**RECORD SET:**
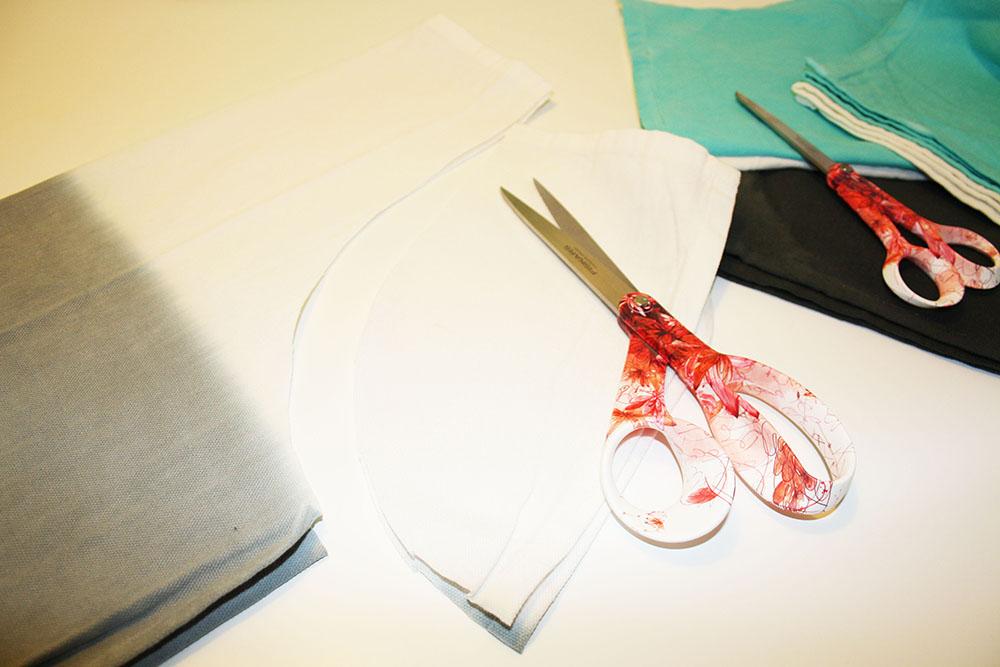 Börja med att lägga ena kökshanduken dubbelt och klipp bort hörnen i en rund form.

--

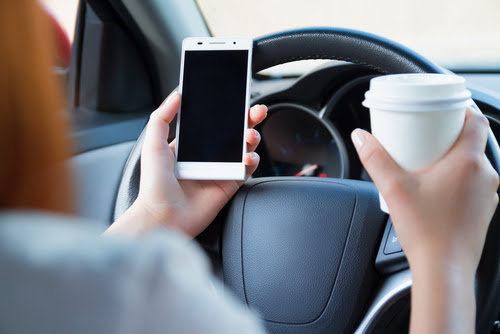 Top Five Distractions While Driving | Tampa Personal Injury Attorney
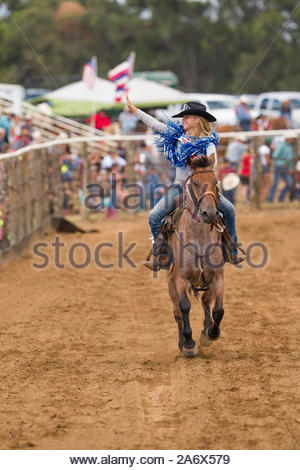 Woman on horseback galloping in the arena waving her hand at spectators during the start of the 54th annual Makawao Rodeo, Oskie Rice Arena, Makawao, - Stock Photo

**WHAT IS NEEDED:** Give back exactly the lines above from the one with "Top Five Distractions" through the one with "Woman on horseback", both included. Pictures don't belong in the copy.

**RESULT OF THIS EXERCISE:**
 Top Five Distractions While Driving | Tampa Personal Injury Attorney
 Woman on horseback galloping in the arena waving her hand at spectators during the start of the 54th annual Makawao Rodeo, Oskie Rice Arena, Makawao, - Stock Photo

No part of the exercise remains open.